Estimating body condition in right whales and elephant seals as a key link between disturbance and population level consequences
Speaker: Robert S. Schick (Duke University)
Abstract
Natural and anthropogenic environmental changes affect the behavior and physiology of individual organisms, but their ecological significance depends on their consequences at the population level. Understanding how individual condition can be affected by behavior-altering disturbance, and how in turn changes at the individual level can cascade through to population level effects in vital rates is a key goal of marine ecology. Despite the advances in biotelemetry, we still lack the ability to monitor changes in body condition at fine temporal scales while marine predators are at sea. To address this discrepancy, we examine changes in body condition in three different species of marine predator: northern and southern elephant seals, and north atlantic right whales.
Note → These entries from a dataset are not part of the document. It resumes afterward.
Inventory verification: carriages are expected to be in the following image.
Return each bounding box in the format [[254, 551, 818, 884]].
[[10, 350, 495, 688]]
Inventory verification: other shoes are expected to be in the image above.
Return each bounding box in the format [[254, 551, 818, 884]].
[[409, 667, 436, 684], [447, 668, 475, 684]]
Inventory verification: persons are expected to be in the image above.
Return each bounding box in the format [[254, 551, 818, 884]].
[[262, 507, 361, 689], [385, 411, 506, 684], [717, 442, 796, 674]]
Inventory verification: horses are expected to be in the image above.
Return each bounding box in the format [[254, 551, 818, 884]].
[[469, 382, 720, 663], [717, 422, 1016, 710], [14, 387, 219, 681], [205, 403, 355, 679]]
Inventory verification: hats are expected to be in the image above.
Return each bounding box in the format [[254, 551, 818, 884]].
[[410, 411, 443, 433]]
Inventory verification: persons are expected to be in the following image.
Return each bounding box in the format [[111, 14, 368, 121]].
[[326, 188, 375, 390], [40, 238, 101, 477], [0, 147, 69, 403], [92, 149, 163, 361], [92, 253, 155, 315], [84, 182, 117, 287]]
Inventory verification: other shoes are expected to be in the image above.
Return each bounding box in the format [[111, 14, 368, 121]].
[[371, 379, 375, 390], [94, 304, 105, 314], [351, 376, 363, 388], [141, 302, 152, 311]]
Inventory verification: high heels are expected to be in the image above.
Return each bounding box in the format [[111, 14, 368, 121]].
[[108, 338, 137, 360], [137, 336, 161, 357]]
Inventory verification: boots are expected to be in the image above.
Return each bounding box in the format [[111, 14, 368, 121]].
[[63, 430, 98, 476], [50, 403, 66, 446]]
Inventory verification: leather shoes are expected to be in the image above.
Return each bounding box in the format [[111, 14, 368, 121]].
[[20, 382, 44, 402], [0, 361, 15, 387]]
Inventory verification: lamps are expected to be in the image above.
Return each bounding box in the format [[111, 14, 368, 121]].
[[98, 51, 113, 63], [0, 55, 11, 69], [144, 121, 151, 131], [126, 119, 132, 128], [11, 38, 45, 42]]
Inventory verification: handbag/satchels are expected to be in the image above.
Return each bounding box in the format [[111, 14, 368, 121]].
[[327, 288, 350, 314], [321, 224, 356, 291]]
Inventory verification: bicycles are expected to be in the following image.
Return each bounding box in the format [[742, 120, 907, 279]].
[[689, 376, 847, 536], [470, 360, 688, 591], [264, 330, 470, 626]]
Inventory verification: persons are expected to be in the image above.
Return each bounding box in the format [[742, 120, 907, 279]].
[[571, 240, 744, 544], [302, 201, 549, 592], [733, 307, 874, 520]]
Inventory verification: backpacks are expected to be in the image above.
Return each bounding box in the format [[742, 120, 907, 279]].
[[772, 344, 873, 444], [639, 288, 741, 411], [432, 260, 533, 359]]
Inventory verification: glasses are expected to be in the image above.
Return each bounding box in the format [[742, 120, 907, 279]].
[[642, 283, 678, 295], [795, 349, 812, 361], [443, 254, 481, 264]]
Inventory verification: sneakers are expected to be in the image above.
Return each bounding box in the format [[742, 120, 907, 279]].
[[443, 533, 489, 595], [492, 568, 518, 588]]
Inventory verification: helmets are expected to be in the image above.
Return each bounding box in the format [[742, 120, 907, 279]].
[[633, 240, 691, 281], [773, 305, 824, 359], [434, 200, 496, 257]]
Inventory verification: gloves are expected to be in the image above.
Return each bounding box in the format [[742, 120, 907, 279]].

To estimate condition in these species we used two different modeling approaches. The first case study, elephant seals, relied on inferring daily changes in lipid content in pregnant adult females using observations on drift rates through the water column. The second case study, right whales, relied on estimating daily changes in health as a function of sporadic observations of body condition using photo mark-recapture. For elephant seals we have successfully fit a hierarchical Bayesian state-space model to 29 northern elephant seals, and 30 southern elephant seals, providing daily estimates of lipid status with uncertainty. For right whales, though we are in the early stages of modeling, we have been able to assimilate many types of data from a wide range of sources, and provide initial estimates of underlying health at a monthly time-step for each individual in the population. The modeling approach can also be used to infer condition in a variety of species – both marine and terrestrial. Results from this effort can be used to link disturbance to individual and population health, and inform both where and when management efforts will be most effective.